Şöyle ki; 24 Nisan 1915, Osmanlı İmparatorluğunun Ermeni terörist grupların üyelerine yönelik tutuklama kararı aldığı gündür. Haklarında tutuklama kararı çıkarılanlar, Doğu Anadolu Bölgesini işgal eden Rus askerlerine yardımcı olan, Ermeni halkını isyan için kışkırtan ve isyancıların faaliyetlerine katılmayı reddeden Ermeni vatandaşlarını cezalandıran şahıslardır.
Bazı Ermeniler tarafından iddia edilenin* aksine, 24 Nisan, tehcir kararının alındığı gün değildir. Taşnak, Hınçak ve Ramgavar örgütlerine mensup olduğu tespit edilen komitacıların tutuklandığı gündür.
Ancak Osmanlı yönetimi tarafından tutuklama kararının yürürlüğe konulması, Ermeni terörünün azaltılmasını sağlayamamıştır. Bu nedenle İttihat ve Terakki Komitesi kontrolündeki hükümet, Ermenileri başka yerlere taşımayı (tehcir) öngören yasayı kabul etmiştir ve bu yasa 15 Mayıs 1915´te yürürlüğe girmiştir. Buna göre; tehcir, İstanbul, İzmir, Edirne ve Antalya gibi şehirlerde yaşayan Ermenileri kapsamamıştır.

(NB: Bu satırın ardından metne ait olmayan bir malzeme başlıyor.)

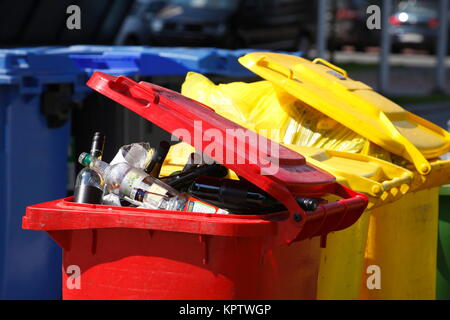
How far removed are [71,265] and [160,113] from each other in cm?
61

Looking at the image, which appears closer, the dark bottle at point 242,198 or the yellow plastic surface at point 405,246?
the dark bottle at point 242,198

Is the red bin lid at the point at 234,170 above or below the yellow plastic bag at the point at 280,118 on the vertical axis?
below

Ne diyelim, soykırım masalını dünyaya yutturmak için akıl tutulmasının zirvesinden inmeyen Ermeniler, umarız bir gün gerçeklerle yüzleşebilecek kadar kendilerine güvenirler.
*Ermeni propaganda çevreleri, tehcir kararının 24 Nisan 1915te alındığını ve bunun bir soykırım kararı olduğunu bütün dünyaya anlatmaktadırlar. Bu çevreler, tehcirin 24 Nisan 1915te İstanbul´daki gazeteci, siyasetçi, sanatçı ve din adamlarından oluşan Ermeni halkının ileri gelenlerinden yaklaşık 230 entelektüelin tutuklanarak Anadolu içlerine sürülmesi ile başladığını iddia etmektedir.